Olhos de Anjo

Inês Gariglio
Comunidade da Escrita Afetuosa
2 min readMay 31, 2024

Cor de rosa, feito de cetim. Lantejoulas e gregas douradas. A pala de casinha de abelha. Asas de penas de ganso brancas. Coroa de flores brancas com fios dourados. Luvas e sandálias brancas. Vestida de anjo.

A voz era forte, grave. Cantava alto, a plenos pulmões. Por isso, sempre a escolhida para colocar a coroa ou o véu. Ia aos ensaios nas tardes ensolaradas, quando aprendia letra e música que acompanhariam o gesto. Ensaiava na varanda da pequena casinha da organizadora. A festa acontecia aos domingos de maio.

Além de aprender o canto, havia a preparação dos cartuchos de papel de seda coloridos. Dentro, os amendoins açucarados. Eram arrumados dentro de uma cesta que chegara em casa com presentes para meu pai. Verdes, azuis, vermelhos cirandavam no fundo de vime. Aguardados como prêmios por seu sabor e aroma, eram distribuídos por minha mãe ao final.

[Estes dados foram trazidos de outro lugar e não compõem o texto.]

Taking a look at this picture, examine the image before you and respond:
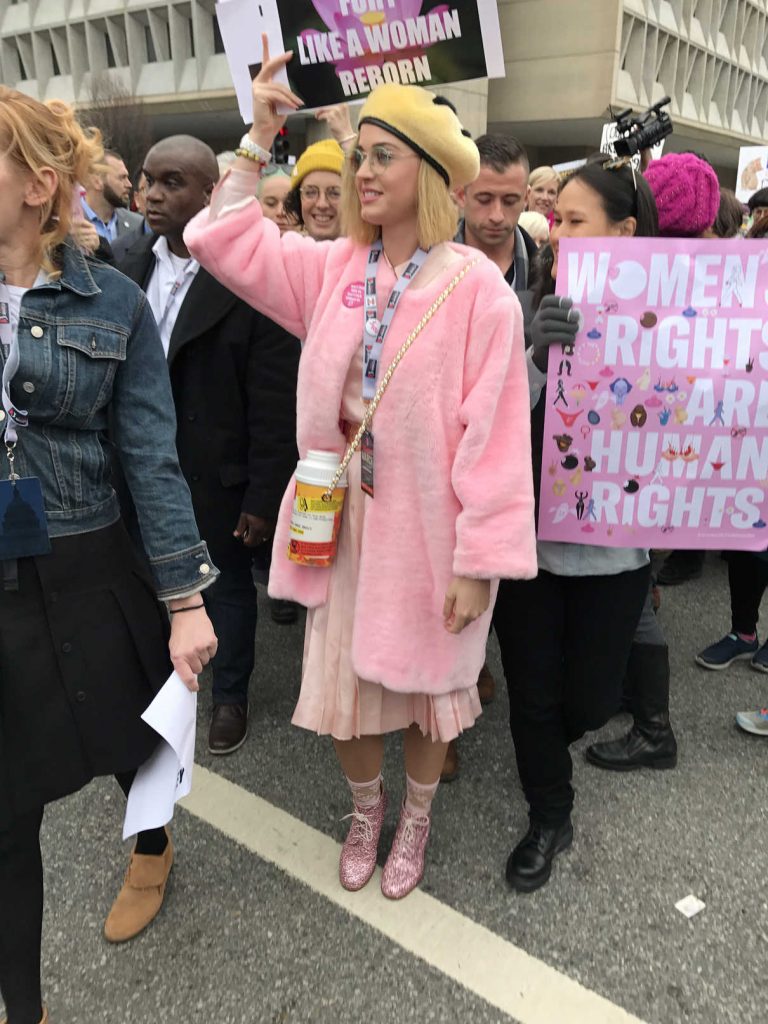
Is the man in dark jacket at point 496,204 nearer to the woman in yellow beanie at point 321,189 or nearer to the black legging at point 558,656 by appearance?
Answer: the black legging at point 558,656

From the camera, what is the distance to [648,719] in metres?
2.84

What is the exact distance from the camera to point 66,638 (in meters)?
1.64

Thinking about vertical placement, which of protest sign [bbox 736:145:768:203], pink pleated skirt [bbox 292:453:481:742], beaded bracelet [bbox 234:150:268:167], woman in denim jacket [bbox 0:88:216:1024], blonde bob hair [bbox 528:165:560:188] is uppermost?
protest sign [bbox 736:145:768:203]

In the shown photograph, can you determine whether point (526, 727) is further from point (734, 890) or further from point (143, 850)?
point (143, 850)

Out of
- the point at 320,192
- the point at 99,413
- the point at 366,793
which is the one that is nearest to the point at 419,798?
the point at 366,793

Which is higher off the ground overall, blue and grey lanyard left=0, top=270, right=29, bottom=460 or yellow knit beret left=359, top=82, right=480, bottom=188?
yellow knit beret left=359, top=82, right=480, bottom=188

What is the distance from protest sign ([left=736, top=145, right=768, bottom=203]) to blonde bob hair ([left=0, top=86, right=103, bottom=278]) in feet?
23.6

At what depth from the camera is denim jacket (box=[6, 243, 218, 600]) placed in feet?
4.99

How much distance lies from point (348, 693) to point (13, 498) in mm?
1032

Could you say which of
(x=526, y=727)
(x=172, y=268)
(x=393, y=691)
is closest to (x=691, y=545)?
(x=526, y=727)

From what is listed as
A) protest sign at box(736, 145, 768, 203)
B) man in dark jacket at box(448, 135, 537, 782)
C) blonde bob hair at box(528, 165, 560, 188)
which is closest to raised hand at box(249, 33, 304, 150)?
man in dark jacket at box(448, 135, 537, 782)

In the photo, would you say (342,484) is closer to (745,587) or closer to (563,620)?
(563,620)

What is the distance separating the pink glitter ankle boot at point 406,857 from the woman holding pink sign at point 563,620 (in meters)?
0.27

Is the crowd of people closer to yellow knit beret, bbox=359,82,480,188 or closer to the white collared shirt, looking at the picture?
yellow knit beret, bbox=359,82,480,188
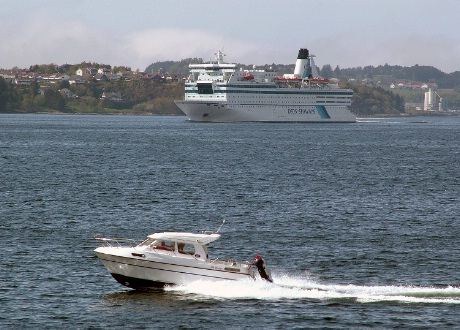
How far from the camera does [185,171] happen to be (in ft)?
406

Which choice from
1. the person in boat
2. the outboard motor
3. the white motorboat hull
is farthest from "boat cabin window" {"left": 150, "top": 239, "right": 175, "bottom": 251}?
the outboard motor

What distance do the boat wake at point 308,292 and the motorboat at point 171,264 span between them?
1.10 ft

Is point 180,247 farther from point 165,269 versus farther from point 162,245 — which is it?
point 165,269

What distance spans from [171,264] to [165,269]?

Tudo pronto! Hora de sentir o frio na barriga. O lugar na fila indicava a importância do atavio a ser colocado na linda mulher — palmas, véu e coroa ficavam aos pés da inerte imagem no topo de uma escadaria montada perto do altar. De lá de cima, a dama gélida parecia olhar para um horizonte inexistente para além das paredes góticas do templo.

Na fila. A nave principal da igreja parecia uma enorme avenida aos meus olhos de criança. Evento social importante para os moradores do bairro, a coroação sempre contava com público numeroso. Naquele tempo, a inocência ainda morava no ar que respirávamos. Os pais das meninas-anjos se orgulhavam ao ver suas pequenas brilharem aos pés da Virgem. Aplausos e cantos alimentavam o Sagrado.

Lá ia eu, testando os fios do par de luvas, com receio que meus dedos grudassem na pequena coroa de pedrinhas brilhantes. Não sentia outros medos. Só a emoção de ser vista, apreciada. Nos dias comuns era invisível.

A câmera capturou o olhar. Revelou a incerteza. Desvelou a insegurança da menina-anjo que ainda habita em mim.